Do IT People Really Care About Green IT?

Study finds that IT organizations still consider power consumption secondary to performance.

As we start a new year in 2012, I've put together a number of simple tips on how SMBs may go green by reducing their energy consumption. Do feel free to chip in with tips of your own in the comments section below.


Power off workstations and lights


Given that the typical office operates for just eight out of 24 hours, ensuring that all workstations and lights are powered off goes a long way towards reducing the amount of energy that is wasted. From my personal experience, part of the problem could be due to employees neglecting to power down due to laziness, or because they feel that it takes too long to boot up in the morning. And even though modern displays tend to go into energy savings mode after a predetermined amount of time, it makes good sense to ensure that they are switched off, too.


Turn the thermostat up (or down)


Estimates by the U.S. Department of Energy noted that consumers can save up to 15 percent on their home heating and cooling bills by simply adjusting their thermostats. Similar logic can be applied in the SMB office and SOHO by turning down the heat by 10 to 15 degrees Fahrenheit where it makes sense to, or tweaking the temperature in the server closet from freezing arctic temperatures to something closer to ambient.


Power down appliances after hours


Other than powering down workstations, it also pays to switch off printers and unneeded devices after office hours. One easy way to ensure this is to purchase mechanical timers costing between less than $10 like the one here that can be configured to switch off (and on) at predetermined times.

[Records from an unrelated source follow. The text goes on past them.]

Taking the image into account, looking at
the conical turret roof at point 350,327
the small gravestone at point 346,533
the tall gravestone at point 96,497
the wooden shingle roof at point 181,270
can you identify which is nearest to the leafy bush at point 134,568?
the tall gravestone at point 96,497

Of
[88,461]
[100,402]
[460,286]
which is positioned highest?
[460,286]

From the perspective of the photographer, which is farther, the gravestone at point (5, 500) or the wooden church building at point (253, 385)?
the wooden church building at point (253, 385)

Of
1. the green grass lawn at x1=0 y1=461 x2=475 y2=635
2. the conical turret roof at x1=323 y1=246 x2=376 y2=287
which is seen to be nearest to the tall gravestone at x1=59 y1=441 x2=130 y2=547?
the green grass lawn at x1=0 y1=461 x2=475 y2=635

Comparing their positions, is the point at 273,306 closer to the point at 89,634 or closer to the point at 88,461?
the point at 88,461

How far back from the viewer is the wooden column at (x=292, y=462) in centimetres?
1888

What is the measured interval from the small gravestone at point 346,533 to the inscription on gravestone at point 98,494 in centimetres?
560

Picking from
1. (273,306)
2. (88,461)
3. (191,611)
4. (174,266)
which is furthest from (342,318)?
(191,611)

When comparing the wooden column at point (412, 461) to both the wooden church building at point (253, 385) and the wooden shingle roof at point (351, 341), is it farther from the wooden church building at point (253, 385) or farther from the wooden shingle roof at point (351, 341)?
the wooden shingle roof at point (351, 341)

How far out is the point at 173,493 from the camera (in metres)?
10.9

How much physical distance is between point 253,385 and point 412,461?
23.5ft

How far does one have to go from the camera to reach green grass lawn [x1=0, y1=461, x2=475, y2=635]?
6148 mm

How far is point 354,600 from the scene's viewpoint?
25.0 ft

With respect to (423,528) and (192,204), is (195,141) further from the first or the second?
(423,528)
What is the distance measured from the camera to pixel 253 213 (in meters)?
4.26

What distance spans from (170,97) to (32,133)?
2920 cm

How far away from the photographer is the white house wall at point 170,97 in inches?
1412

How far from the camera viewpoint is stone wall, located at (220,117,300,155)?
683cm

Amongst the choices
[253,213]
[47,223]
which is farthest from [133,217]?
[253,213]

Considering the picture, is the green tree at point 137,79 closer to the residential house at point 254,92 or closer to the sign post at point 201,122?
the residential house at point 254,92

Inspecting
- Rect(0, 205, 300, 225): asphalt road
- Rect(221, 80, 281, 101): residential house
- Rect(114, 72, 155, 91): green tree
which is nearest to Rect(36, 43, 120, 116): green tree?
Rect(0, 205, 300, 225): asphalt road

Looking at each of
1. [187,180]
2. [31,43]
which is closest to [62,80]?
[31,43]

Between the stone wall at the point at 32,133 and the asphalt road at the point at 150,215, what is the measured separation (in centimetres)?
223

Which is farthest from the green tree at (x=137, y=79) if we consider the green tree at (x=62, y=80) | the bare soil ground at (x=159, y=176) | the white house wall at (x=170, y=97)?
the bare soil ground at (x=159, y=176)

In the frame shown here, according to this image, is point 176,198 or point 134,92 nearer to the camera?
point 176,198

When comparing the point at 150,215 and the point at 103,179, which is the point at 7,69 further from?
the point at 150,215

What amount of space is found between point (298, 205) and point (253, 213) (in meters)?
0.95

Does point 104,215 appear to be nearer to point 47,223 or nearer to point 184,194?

Moreover, more advanced appliances such as NAS (network attached storage) appliances can usually be configured to low-power mode after hours or even switched off entirely.


Switch to laptops and LCDs


Given the trend towards mobile computing and considering how the needs of most SMBs can be met by laptops, transitioning to laptops can help bring about greater power savings in the long run. Rather than attempting to replace all desktops with laptops at the same time, SMBs may instead adopt a strategy of replacing obsolete or unserviceable desktops. In a similar vein, SMBs may also want to stop reusing their obsolete CRTs and switch to the much more energy-efficient LCD displays.